**Instructions to follow**. Pick out every line below that contains the word "front", and copy each one.

>> start Records shown

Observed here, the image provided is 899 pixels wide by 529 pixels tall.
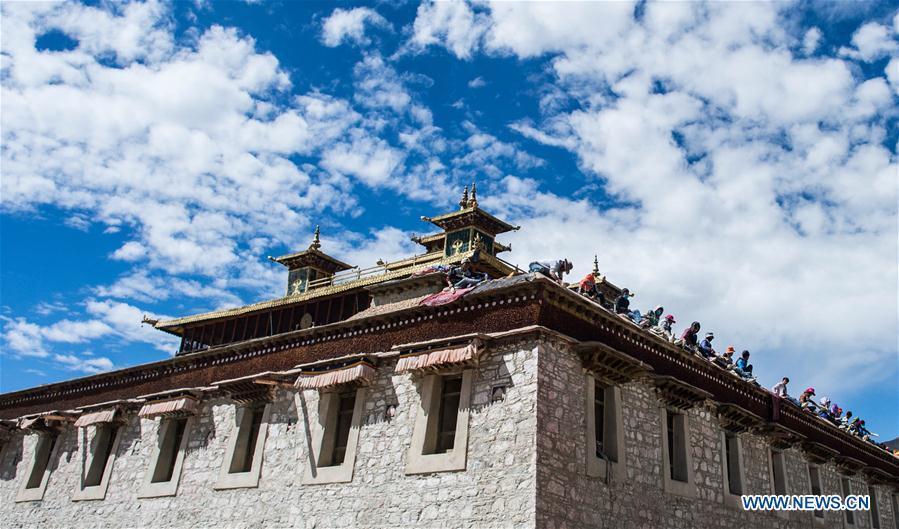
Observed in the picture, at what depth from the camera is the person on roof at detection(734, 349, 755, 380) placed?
69.8 feet

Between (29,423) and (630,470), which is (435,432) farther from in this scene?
(29,423)

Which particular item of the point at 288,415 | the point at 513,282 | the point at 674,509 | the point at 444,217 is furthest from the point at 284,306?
the point at 674,509

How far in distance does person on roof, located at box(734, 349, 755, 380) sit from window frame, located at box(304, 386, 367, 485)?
10.7 m

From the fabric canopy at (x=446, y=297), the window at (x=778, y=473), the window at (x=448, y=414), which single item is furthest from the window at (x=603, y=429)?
the window at (x=778, y=473)

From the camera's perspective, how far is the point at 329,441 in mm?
17859

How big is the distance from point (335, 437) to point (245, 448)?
3188mm

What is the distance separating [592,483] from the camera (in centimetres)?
1492

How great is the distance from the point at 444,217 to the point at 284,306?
262 inches

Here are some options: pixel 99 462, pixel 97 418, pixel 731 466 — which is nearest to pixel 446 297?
pixel 731 466

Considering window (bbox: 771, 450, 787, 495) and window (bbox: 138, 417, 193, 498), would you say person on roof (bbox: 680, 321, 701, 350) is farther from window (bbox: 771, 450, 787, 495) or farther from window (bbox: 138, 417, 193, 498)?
window (bbox: 138, 417, 193, 498)

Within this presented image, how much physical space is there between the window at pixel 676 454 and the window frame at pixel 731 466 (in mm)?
1657

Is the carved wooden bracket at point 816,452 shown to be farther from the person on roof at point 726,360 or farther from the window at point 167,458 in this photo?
the window at point 167,458

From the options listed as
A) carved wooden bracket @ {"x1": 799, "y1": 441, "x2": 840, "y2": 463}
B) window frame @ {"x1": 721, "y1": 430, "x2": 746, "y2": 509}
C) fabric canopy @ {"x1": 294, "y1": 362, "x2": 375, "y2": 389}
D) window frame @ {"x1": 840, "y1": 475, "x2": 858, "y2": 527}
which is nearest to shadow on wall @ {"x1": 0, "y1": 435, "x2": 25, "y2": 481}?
fabric canopy @ {"x1": 294, "y1": 362, "x2": 375, "y2": 389}

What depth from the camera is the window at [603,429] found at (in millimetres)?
15188
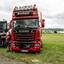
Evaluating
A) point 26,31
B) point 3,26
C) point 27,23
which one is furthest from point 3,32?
point 26,31

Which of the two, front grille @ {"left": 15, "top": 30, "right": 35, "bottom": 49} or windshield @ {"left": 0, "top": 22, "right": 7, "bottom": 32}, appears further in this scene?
windshield @ {"left": 0, "top": 22, "right": 7, "bottom": 32}

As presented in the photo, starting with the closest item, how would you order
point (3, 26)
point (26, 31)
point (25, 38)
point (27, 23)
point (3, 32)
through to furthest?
1. point (26, 31)
2. point (25, 38)
3. point (27, 23)
4. point (3, 32)
5. point (3, 26)

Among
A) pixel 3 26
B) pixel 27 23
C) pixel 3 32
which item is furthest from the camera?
pixel 3 26

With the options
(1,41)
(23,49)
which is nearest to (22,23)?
(23,49)

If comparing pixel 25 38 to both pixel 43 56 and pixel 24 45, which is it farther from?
pixel 43 56

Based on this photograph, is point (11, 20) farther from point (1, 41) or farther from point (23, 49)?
point (1, 41)

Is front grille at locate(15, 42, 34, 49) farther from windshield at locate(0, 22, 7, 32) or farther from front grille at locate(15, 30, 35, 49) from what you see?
windshield at locate(0, 22, 7, 32)

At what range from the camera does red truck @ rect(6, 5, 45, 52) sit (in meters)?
23.1

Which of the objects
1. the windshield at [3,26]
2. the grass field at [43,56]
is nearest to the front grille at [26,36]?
the grass field at [43,56]

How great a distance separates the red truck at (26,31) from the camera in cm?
2311

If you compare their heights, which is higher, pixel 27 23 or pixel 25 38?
pixel 27 23

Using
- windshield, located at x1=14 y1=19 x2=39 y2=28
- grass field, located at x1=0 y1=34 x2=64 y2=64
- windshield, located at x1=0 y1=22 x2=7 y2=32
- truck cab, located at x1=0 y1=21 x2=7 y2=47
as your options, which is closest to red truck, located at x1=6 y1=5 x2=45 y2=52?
windshield, located at x1=14 y1=19 x2=39 y2=28

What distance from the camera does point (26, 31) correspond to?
23.2m

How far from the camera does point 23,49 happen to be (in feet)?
76.8
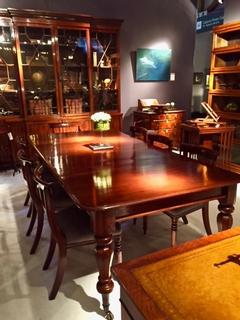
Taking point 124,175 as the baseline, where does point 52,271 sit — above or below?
below

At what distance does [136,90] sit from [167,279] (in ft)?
16.6

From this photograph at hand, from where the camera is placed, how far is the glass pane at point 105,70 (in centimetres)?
494

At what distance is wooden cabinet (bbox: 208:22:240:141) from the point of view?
164 inches

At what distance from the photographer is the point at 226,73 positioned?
14.2ft

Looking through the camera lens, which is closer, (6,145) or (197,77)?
(6,145)

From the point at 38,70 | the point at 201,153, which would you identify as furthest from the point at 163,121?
the point at 201,153

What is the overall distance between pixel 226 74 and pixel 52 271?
3.93m

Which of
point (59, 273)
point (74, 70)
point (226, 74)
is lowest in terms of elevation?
point (59, 273)

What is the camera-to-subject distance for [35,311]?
176 centimetres

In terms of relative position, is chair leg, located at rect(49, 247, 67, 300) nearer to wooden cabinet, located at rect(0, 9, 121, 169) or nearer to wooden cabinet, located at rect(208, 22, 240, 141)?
wooden cabinet, located at rect(0, 9, 121, 169)

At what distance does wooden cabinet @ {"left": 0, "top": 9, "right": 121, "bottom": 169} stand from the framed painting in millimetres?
598

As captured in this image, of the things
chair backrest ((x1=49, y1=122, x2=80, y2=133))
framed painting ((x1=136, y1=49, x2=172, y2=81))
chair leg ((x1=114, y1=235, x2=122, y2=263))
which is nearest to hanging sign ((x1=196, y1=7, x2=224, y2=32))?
framed painting ((x1=136, y1=49, x2=172, y2=81))

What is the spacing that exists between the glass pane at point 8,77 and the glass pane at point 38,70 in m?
0.16

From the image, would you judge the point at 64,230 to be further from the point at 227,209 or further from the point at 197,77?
the point at 197,77
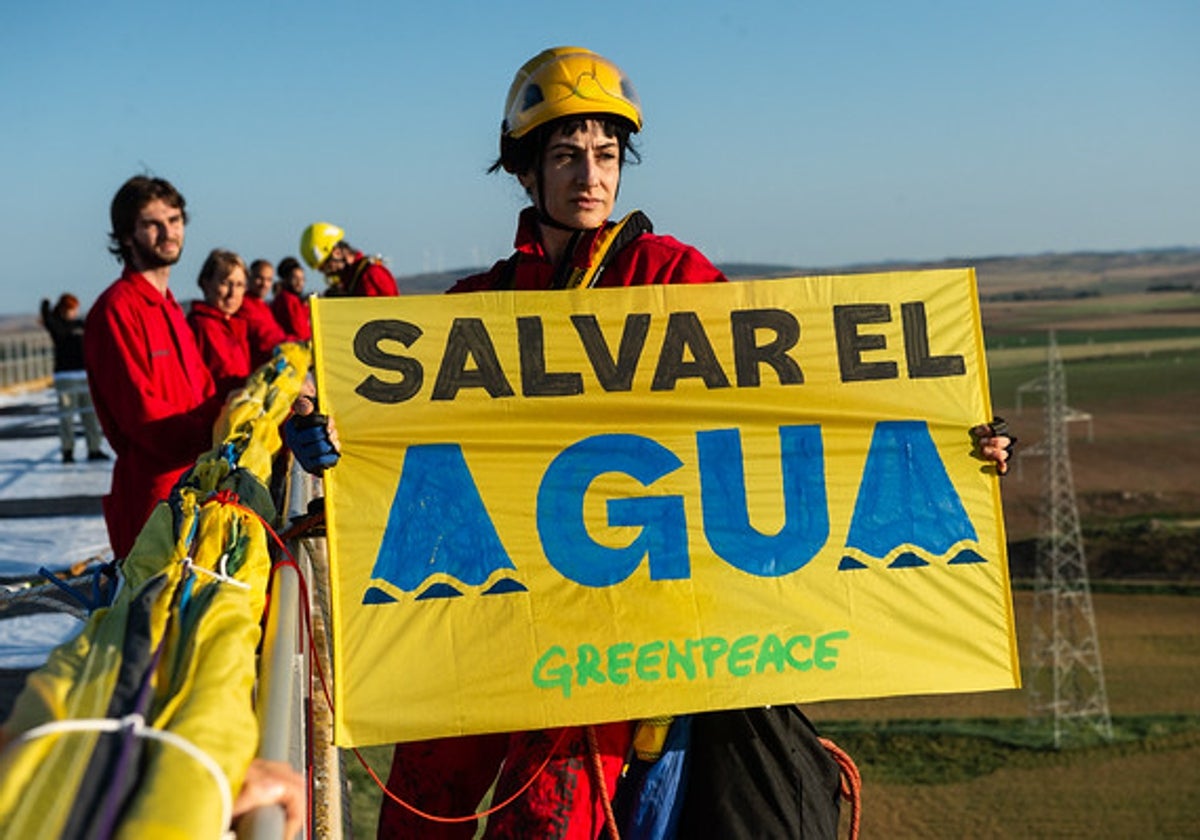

>> end Records shown

**Expected output**.
Which of the two, front grille @ {"left": 15, "top": 30, "right": 35, "bottom": 49} or windshield @ {"left": 0, "top": 22, "right": 7, "bottom": 32}, appears further in this scene?
Is front grille at locate(15, 42, 34, 49) farther from windshield at locate(0, 22, 7, 32) or farther from front grille at locate(15, 30, 35, 49) from what you see?
is nearest to the front grille at [26,36]?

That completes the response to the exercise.